# Batman: Arkham Asylum not working :mad:



## awildgoose

So, I bought Arkham off of steam on Monday, finally finished downloading it today, yup ran through direct X and all that. Comes up to the menu screen, that has "play" "settings" "credits" and all that. I go through the settings, yup right resolution and I set it so my computer can handle it. I go onto play, it comes up with
"Batman etc etc has stopped working
check to see if windows can fix
close the program"

Any help? Pleeaase, I paid good money for this and steam does this to me!

Thanks.


----------



## Dystopia

The game sucks, why would you want it?  Lol, looks like steam is broken right now xD

OK, so I will TRY to help  Is there anything that is missing? Like maybe a DLL file? I know when I..had..the game  I had the same problem.
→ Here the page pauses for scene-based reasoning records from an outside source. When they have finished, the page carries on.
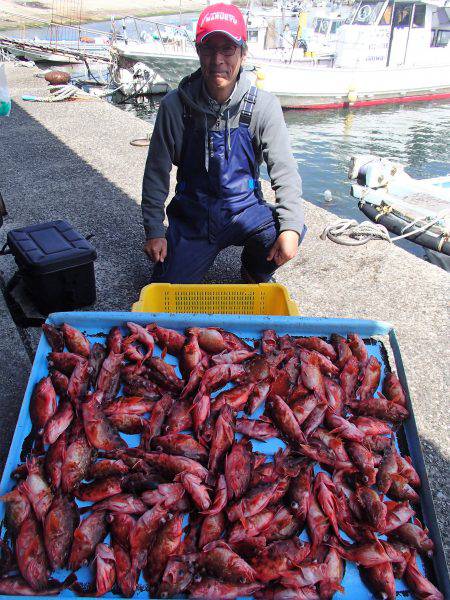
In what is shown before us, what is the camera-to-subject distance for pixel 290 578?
1.77 meters

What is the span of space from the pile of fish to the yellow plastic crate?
0.63 meters

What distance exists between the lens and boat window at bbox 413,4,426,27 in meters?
19.5

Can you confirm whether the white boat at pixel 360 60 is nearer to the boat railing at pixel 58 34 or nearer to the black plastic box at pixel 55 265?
the boat railing at pixel 58 34

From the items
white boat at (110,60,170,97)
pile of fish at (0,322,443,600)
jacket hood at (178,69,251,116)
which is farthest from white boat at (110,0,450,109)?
pile of fish at (0,322,443,600)

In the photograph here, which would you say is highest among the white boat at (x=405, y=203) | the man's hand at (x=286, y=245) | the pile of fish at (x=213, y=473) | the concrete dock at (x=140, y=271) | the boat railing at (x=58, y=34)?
the boat railing at (x=58, y=34)

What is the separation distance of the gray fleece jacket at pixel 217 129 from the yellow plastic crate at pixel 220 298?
1.82ft

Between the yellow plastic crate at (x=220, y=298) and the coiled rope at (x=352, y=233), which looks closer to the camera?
the yellow plastic crate at (x=220, y=298)

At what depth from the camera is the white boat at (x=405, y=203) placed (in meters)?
7.54

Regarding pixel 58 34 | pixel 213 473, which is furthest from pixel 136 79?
pixel 213 473

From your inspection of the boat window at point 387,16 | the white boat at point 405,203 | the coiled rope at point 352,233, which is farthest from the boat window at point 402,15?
the coiled rope at point 352,233

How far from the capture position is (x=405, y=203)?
8.38 m

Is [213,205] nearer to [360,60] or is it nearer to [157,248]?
[157,248]

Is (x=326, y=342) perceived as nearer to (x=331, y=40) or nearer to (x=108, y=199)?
(x=108, y=199)

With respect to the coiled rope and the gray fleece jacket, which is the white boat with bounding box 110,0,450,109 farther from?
the gray fleece jacket
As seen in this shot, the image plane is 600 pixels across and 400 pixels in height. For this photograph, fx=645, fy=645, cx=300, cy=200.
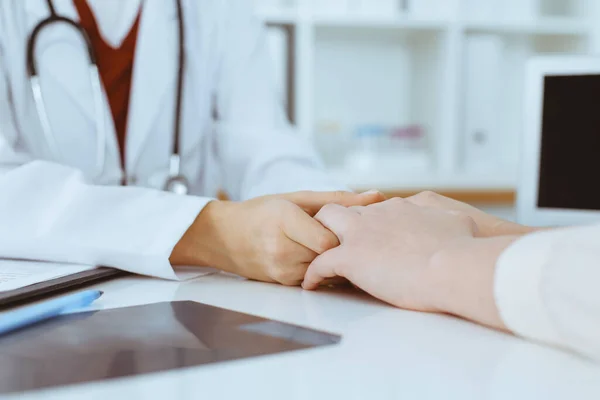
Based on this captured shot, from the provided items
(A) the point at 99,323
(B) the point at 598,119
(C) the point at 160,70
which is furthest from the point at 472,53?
(A) the point at 99,323

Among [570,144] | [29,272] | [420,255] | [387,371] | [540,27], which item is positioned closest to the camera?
[387,371]

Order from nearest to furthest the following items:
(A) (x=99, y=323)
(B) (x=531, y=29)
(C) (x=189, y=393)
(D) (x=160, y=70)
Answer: (C) (x=189, y=393)
(A) (x=99, y=323)
(D) (x=160, y=70)
(B) (x=531, y=29)

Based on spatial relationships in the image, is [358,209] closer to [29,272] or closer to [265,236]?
[265,236]

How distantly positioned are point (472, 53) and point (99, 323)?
1999 mm

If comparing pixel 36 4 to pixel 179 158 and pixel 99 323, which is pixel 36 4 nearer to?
pixel 179 158

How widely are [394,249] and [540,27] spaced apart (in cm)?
204

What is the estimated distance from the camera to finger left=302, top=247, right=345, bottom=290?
0.56m

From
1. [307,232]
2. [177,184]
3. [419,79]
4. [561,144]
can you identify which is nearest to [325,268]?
[307,232]

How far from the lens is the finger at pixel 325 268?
1.83 feet

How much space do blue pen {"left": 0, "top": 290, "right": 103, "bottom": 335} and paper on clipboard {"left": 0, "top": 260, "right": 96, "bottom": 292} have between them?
0.07m

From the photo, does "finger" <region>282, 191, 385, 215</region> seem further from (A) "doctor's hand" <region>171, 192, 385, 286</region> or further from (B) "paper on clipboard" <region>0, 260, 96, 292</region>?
(B) "paper on clipboard" <region>0, 260, 96, 292</region>

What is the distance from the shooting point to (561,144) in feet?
3.88

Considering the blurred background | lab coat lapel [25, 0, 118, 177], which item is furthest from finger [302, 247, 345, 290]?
the blurred background

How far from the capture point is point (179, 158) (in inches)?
45.1
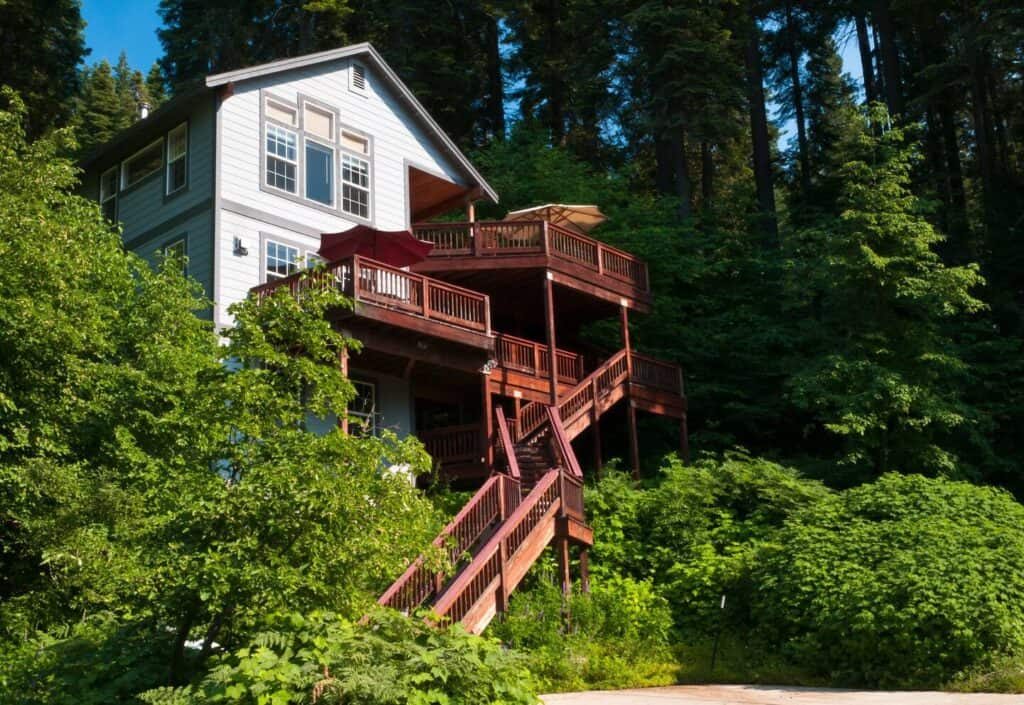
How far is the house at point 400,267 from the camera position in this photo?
23.7m

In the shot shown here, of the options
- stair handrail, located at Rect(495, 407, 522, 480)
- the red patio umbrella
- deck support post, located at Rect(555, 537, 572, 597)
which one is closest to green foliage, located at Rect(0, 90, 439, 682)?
the red patio umbrella

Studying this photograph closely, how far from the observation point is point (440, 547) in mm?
17406

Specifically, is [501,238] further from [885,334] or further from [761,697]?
[761,697]

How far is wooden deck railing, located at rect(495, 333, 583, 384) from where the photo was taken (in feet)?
87.7

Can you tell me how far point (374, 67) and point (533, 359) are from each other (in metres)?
7.66

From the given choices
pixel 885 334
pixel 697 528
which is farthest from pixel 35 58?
pixel 885 334

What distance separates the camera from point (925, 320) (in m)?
27.0

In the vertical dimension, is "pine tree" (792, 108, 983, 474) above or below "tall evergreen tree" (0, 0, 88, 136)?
below

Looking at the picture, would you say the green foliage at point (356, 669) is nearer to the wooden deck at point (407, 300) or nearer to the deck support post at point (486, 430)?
the wooden deck at point (407, 300)

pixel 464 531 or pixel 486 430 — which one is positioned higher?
pixel 486 430

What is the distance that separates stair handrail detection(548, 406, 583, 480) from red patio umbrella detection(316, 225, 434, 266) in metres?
4.02

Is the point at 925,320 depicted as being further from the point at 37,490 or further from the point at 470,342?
the point at 37,490

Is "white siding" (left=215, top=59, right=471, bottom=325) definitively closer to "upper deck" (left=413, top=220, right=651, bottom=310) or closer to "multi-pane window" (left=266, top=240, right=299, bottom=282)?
"multi-pane window" (left=266, top=240, right=299, bottom=282)

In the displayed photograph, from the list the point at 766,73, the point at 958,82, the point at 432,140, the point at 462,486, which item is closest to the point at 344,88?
the point at 432,140
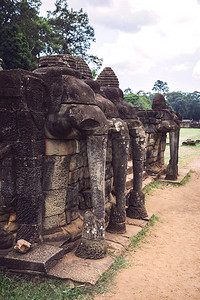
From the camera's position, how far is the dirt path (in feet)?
11.4

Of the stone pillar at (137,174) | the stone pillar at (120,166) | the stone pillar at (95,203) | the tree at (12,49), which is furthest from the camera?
the tree at (12,49)

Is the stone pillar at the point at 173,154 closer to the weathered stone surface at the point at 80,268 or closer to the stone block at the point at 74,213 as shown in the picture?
the stone block at the point at 74,213

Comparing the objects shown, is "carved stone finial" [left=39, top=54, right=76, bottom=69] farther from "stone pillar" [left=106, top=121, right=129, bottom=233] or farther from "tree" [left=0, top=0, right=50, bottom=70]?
"tree" [left=0, top=0, right=50, bottom=70]

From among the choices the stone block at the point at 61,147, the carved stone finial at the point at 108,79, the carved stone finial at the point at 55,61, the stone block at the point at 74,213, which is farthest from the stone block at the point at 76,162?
the carved stone finial at the point at 108,79

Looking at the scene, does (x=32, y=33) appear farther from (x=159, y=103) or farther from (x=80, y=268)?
(x=80, y=268)

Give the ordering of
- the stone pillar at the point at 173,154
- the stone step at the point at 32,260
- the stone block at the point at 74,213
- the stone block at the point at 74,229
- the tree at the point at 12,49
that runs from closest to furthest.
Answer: the stone step at the point at 32,260, the stone block at the point at 74,229, the stone block at the point at 74,213, the stone pillar at the point at 173,154, the tree at the point at 12,49

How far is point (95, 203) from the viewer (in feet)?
12.4

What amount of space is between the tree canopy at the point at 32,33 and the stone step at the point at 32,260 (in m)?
15.0

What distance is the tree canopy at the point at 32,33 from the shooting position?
55.2 ft

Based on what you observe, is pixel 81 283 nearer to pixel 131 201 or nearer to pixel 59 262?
pixel 59 262

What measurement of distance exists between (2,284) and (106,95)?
3.69 meters

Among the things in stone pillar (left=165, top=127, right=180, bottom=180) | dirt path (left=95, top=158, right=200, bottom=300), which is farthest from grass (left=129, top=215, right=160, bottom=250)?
stone pillar (left=165, top=127, right=180, bottom=180)

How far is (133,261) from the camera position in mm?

I just downloaded the file, and it worked.


----------



## WeatherMan

Make a new account, buy the game again & see if the new one works?

*LOL*


----------



## Matthew1990

Bootup05 said:


> Make a new account, buy the game again & see if the new one works?
> 
> *LOL*



NICE! xD


----------



## awildgoose

Ok guys, this is serious time. I spent money on this game.
All that comes up is "Bm Game has stopped working 
check online for solution
close the program"

It doesn't say anything about missing files or anything.


----------



## Rit

Were you able to do a straight download without any connection interruptions? (ie restart computer, internet crash, etc..)  Also, have you tried to re-install it?


----------



## awildgoose

Rit said:


> Were you able to do a straight download without any connection interruptions? (ie restart computer, internet crash, etc..)  Also, have you tried to re-install it?



Well, I got it from steam, which uses torrent type technology from what I can tell, but yea I did have to turn my computer off twice (Australia has slow net). I defiantly ain't redownloading this 8gigs.


----------



## Rit

Even though it's torrent it still can download improperly. I don't use steam anymore so I don't remember how easy it is to un-install and re-install.


----------



## linkin

go to the properties of the game in steam and try clicking on "verify integrity of game cache" and see what it says. you probably might have to download it again.

And you have 120 gigs of downloads anyway


----------



## awildgoose

linkin said:


> go to the properties of the game in steam and try clicking on "verify integrity of game cache" and see what it says. you probably might have to download it again.
> 
> And you have 120 gigs of downloads anyway



Ok thanks. It said "9 files failed to validate". It now needs to download 81mb, which isn't too bad I guess. 
This game... better work.. or :gun: <computer>


----------



## linkin

So did that work?

And if you're going to kill your i5, don't bother, give it to me


----------



## awildgoose

linkin said:


> So did that work?
> 
> And if you're going to kill your i5, don't bother, give it to me



Yea, it works now.

I'm not going to shoot _my_ computer, another one lol.


----------



## WeatherMan

In that case can I shoot it for you?


----------